(Saved data entries)
★ ★ ★ ★ ★ ★ ★
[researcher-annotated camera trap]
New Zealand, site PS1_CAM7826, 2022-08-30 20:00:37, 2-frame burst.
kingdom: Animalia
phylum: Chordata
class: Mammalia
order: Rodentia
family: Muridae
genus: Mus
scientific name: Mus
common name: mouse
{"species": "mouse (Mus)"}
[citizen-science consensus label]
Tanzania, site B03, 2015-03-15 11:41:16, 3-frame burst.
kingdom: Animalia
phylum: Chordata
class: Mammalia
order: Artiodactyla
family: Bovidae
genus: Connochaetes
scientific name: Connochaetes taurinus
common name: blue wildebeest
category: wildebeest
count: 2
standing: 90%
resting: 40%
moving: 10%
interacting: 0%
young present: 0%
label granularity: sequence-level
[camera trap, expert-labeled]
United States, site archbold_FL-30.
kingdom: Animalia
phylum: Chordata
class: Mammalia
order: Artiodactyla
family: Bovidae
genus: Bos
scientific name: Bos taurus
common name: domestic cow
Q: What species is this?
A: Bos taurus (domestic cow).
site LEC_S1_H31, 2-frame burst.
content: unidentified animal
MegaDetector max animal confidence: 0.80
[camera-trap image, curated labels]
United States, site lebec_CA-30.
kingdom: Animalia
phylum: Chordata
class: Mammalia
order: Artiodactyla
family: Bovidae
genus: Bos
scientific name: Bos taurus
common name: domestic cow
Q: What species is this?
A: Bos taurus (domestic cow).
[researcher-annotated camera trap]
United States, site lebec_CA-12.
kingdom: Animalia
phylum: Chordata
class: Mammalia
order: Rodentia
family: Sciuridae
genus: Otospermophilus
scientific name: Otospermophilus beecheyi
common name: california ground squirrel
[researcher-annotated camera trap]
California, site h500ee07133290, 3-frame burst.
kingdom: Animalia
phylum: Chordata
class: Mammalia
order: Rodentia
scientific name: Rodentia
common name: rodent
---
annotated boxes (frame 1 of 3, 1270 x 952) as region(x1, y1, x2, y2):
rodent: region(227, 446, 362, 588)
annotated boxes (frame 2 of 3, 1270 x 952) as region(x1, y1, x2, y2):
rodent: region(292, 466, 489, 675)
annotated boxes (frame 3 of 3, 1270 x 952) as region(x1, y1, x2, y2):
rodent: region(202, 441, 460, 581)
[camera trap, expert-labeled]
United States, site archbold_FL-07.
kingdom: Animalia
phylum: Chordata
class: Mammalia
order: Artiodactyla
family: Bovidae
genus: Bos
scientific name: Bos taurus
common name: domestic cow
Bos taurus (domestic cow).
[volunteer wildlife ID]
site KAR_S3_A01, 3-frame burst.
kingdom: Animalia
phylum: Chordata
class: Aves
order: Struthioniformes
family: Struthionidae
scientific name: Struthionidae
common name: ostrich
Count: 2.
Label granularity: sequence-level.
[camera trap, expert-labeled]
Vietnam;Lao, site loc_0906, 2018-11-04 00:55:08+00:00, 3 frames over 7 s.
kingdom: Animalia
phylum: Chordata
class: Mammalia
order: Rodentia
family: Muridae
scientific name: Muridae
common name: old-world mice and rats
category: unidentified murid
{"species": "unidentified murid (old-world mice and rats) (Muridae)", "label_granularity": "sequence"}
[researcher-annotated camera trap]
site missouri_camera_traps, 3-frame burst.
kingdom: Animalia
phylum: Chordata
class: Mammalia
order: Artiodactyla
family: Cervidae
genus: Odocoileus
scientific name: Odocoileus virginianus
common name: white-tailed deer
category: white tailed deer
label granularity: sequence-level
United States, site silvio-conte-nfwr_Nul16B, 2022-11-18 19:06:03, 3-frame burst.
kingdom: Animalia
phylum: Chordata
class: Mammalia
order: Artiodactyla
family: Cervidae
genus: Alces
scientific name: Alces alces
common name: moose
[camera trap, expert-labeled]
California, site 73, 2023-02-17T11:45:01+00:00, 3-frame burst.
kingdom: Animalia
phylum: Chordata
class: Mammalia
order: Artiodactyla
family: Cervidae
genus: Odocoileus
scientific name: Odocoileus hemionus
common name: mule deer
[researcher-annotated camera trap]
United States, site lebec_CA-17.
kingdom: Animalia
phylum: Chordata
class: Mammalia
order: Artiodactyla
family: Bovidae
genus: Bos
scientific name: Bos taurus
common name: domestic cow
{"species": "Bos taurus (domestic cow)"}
★ ★ ★ ★ ★ ★ ★
**Task to complete**
Repeat all of the entries exactly.

**Solved problem**
[researcher-annotated camera trap]
New Zealand, site PS1_CAM7826, 2022-08-30 20:00:37, 2-frame burst.
kingdom: Animalia
phylum: Chordata
class: Mammalia
order: Rodentia
family: Muridae
genus: Mus
scientific name: Mus
common name: mouse
{"species": "mouse (Mus)"}
[citizen-science consensus label]
Tanzania, site B03, 2015-03-15 11:41:16, 3-frame burst.
kingdom: Animalia
phylum: Chordata
class: Mammalia
order: Artiodactyla
family: Bovidae
genus: Connochaetes
scientific name: Connochaetes taurinus
common name: blue wildebeest
category: wildebeest
count: 2
standing: 90%
resting: 40%
moving: 10%
interacting: 0%
young present: 0%
label granularity: sequence-level
[camera trap, expert-labeled]
United States, site archbold_FL-30.
kingdom: Animalia
phylum: Chordata
class: Mammalia
order: Artiodactyla
family: Bovidae
genus: Bos
scientific name: Bos taurus
common name: domestic cow
Q: What species is this?
A: Bos taurus (domestic cow).
site LEC_S1_H31, 2-frame burst.
content: unidentified animal
MegaDetector max animal confidence: 0.80
[camera-trap image, curated labels]
United States, site lebec_CA-30.
kingdom: Animalia
phylum: Chordata
class: Mammalia
order: Artiodactyla
family: Bovidae
genus: Bos
scientific name: Bos taurus
common name: domestic cow
Q: What species is this?
A: Bos taurus (domestic cow).
[researcher-annotated camera trap]
United States, site lebec_CA-12.
kingdom: Animalia
phylum: Chordata
class: Mammalia
order: Rodentia
family: Sciuridae
genus: Otospermophilus
scientific name: Otospermophilus beecheyi
common name: california ground squirrel
[researcher-annotated camera trap]
California, site h500ee07133290, 3-frame burst.
kingdom: Animalia
phylum: Chordata
class: Mammalia
order: Rodentia
scientific name: Rodentia
common name: rodent
---
annotated boxes (frame 1 of 3, 1270 x 952) as region(x1, y1, x2, y2):
rodent: region(227, 446, 362, 588)
annotated boxes (frame 2 of 3, 1270 x 952) as region(x1, y1, x2, y2):
rodent: region(292, 466, 489, 675)
annotated boxes (frame 3 of 3, 1270 x 952) as region(x1, y1, x2, y2):
rodent: region(202, 441, 460, 581)
[camera trap, expert-labeled]
United States, site archbold_FL-07.
kingdom: Animalia
phylum: Chordata
class: Mammalia
order: Artiodactyla
family: Bovidae
genus: Bos
scientific name: Bos taurus
common name: domestic cow
Bos taurus (domestic cow).
[volunteer wildlife ID]
site KAR_S3_A01, 3-frame burst.
kingdom: Animalia
phylum: Chordata
class: Aves
order: Struthioniformes
family: Struthionidae
scientific name: Struthionidae
common name: ostrich
Count: 2.
Label granularity: sequence-level.
[camera trap, expert-labeled]
Vietnam;Lao, site loc_0906, 2018-11-04 00:55:08+00:00, 3 frames over 7 s.
kingdom: Animalia
phylum: Chordata
class: Mammalia
order: Rodentia
family: Muridae
scientific name: Muridae
common name: old-world mice and rats
category: unidentified murid
{"species": "unidentified murid (old-world mice and rats) (Muridae)", "label_granularity": "sequence"}
[researcher-annotated camera trap]
site missouri_camera_traps, 3-frame burst.
kingdom: Animalia
phylum: Chordata
class: Mammalia
order: Artiodactyla
family: Cervidae
genus: Odocoileus
scientific name: Odocoileus virginianus
common name: white-tailed deer
category: white tailed deer
label granularity: sequence-level
United States, site silvio-conte-nfwr_Nul16B, 2022-11-18 19:06:03, 3-frame burst.
kingdom: Animalia
phylum: Chordata
class: Mammalia
order: Artiodactyla
family: Cervidae
genus: Alces
scientific name: Alces alces
common name: moose
[camera trap, expert-labeled]
California, site 73, 2023-02-17T11:45:01+00:00, 3-frame burst.
kingdom: Animalia
phylum: Chordata
class: Mammalia
order: Artiodactyla
family: Cervidae
genus: Odocoileus
scientific name: Odocoileus hemionus
common name: mule deer
[researcher-annotated camera trap]
United States, site lebec_CA-17.
kingdom: Animalia
phylum: Chordata
class: Mammalia
order: Artiodactyla
family: Bovidae
genus: Bos
scientific name: Bos taurus
common name: domestic cow
{"species": "Bos taurus (domestic cow)"}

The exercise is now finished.